Indian tribe sovereignty

By Macomb Daily Editorial Board
The Macomb Daily
100 Macomb Daily Drive
Mount Clemens, MI 48043
PUBLISHED: December 6, 2004

The issue: A tribe is using its sovereignty to circumvent restrictions on building a hospital in Macomb County.

Our view: This time, expanding American Indian sovereignty has gone too far.

American Indian “sovereignty” is on the verge of being used to bypass state regulations on building new hospitals.

Whether those regulations are sensible is not the point in this case.

Rather, what amounts to a legal fiction is on the rampage in this country.

The latest scheme would use the so-called sovereignty of a 450-member, Utah tribe called the Goshute to circumvent state restrictions and facilitate the building of a 350-bed hospital in Macomb County. The site would be declared tribal property and placed in a federal trust.

Don’t think it can’t happen.

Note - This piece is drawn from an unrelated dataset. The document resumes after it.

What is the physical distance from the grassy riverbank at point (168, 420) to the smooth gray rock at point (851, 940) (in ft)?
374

New reservation land is popping up all over to accommodate American Indian-owned and operated gambling casinos. Why not hospitals?

For the past 20 years or so, various tribes have been opening casinos to the point that states whose voters had long since banned them changed their minds in self-defense. It happened in Michigan. The northern reservation casinos led to the Detroit casinos.

California has so many casinos now that the gaming gross is almost as large as that of Las Vegas.

This outrageous American Indian sovereignty business started in the 1960s when a federal judge ruled that Michigan tribes didn’t have to obey state commercial fishing regulations. The sovereign privilege had been granted in 19th century treaties, he ruled.

It didn’t take long for smart folks to realize this was a legal loophole you could drive a truck through.

To make matters even more bizarre, many tribes make little or no effort to determine whether members or would-be members actually are descended from American Indians.

Inevitably, a tribe here and there has been hijacked by outsiders who seize control and use the sovereign privileges for their own ends.

The Indian casinos essentially are self-regulating, which has led to instances of the involvement of organized crime and others who need to launder money.

Then there is the convenient fact that as members of a sovereign nation-within-a-nation, the Indians and their reservation enterprises don’t pay taxes. In Michigan, some have made voluntary payments to local governments, which apparently are contingent on not having any non-Indian competition.

And new tribes have been formed or discovered. President Bush has felt compelled to put a stop to this sort of expansion.

Of course, there can be a political price to pay for getting in the way of this lucrative charade. The tribes consider themselves beyond the reach of U.S. laws, including those banning financial contributions to the electoral process by foreigners. They have donated some $150 million so far and are becoming a major special interest group. And their sovereignty doesn’t stop them from voting.

Anyone who suggests all of this is absurd can be subject to accusations of racism and of making personal attacks on American Indians.

How long will we let the various tribes, when it suits their purposes, act like this?